Redacción Digital La Estrella

Opinión

El mentado Torrijismo...

Al día siguiente del 31 de julio de 1981, el verdadero Torrijismo empezó a morir... La razón: ningún otro, militar o político, podía rem...

Al día siguiente del 31 de julio de 1981, el verdadero Torrijismo empezó a morir... La razón: ningún otro, militar o político, podía remplazar semejante personalidad vigorosa que resonaba no solo dentro de nuestras fronteras, sino que su voz era reconocida de inmediato desde La Habana a París, desde Buenos Aires a Sri Lanka, desde Lima a Madrid. Ningún otro nacional podía llenar ese vacío.

Los cuarteles, me consta y me incluyo, se apagaron políticamente y la propia población, necesitada del calor torrijista, supo que ya no existía el calor generoso y desinteresado de Omar; había dejado de existir físicamente el defensor del pueblo, el de verdad, no las caricaturas inventadas por formalismos; el que podía tomar como suya la causa de un marginado rural, a quien un latifundista compra-jueces quería arrebatarle su huerta, y poner la justicia en orden. Se ausentó en la cima del cerro Marta.

El líder histórico que dio al obrero su anhelada conquista laboral para no ser presa del empresario influyente, ya no estaba.

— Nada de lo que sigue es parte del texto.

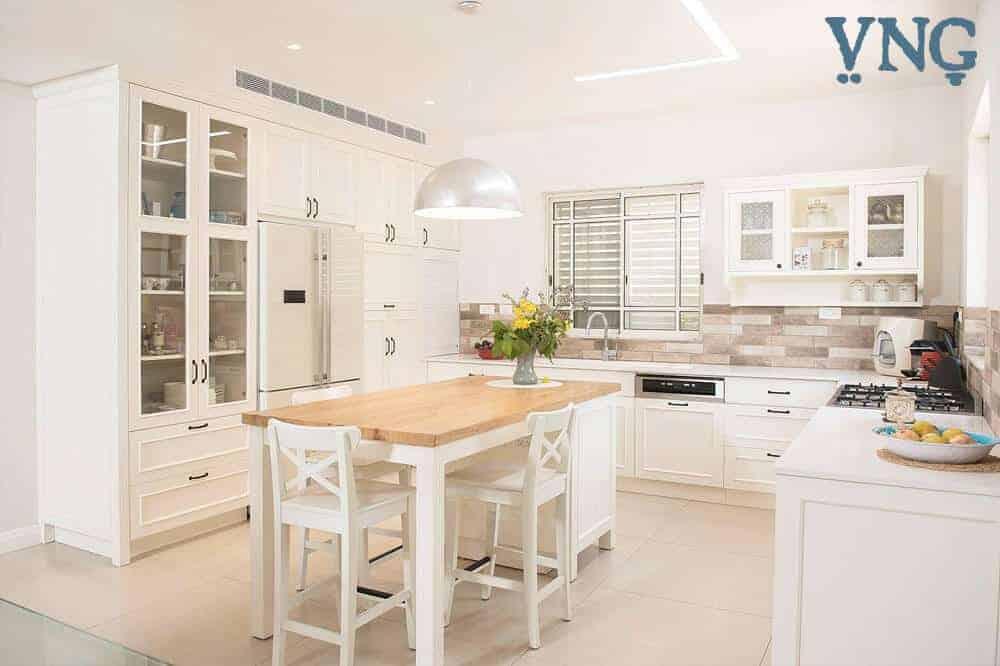 אי למטבח, במרכז המטבח עם כסאות בר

El que una vez en una reunión del Gabinete, al explicársele que cada empréstito internacional traía comisión para el mandatario de turno, dijo que entonces debía crearse una nueva entidad, el Ministerio de la Coima, para que esas comisiones se utilizaran en escuelas y hospitales y no quedaran en bolsillos privados. Nos preguntamos qué otro panameño podría tener ese nivel de desapego material. Entre los que han estado mandando el país no conozco a ninguno.

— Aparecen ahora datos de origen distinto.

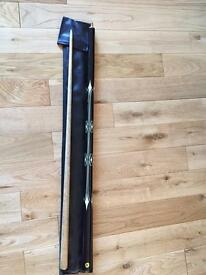 Buffalo cue with carry case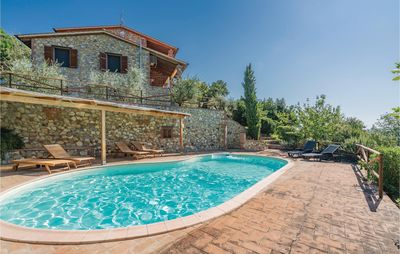 Photo for 2 bedroom accommodation in Pari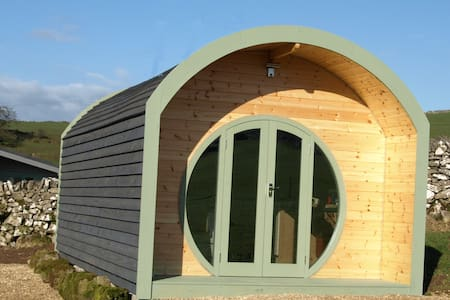 Skylark Glamping pod, amazing views - Brassington - Casa de campo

Omar no fue San Torrijos; como humano gozó de las tentaciones propias de los hombres, como el gusto por las mujeres hermosas, que hasta algún papa o el propio rey David, ungido por Dios, cedieron ante ellas. Pero hoy, cuando la codicia de los que mandan los arrastra hacia la rapiña de los millones de todos, es casi imposible pedir un estilo torrijista en el manejo de la cosa pública.

Por eso, al fragor de los horizontes electorales, oigo y leo a unos descalificando a otros, hablando de que fulano no es torrijista, o escucho a personas sin historiales conocidos en la gestión colectiva, aducir que representan la legitimidad del torrijismo, para buscar golpear a otros que tienen hoy mayores responsabilidades, recuerdo que a esos, en mi pueblo, suelen decirles: ‘Sartén le dice a paila’...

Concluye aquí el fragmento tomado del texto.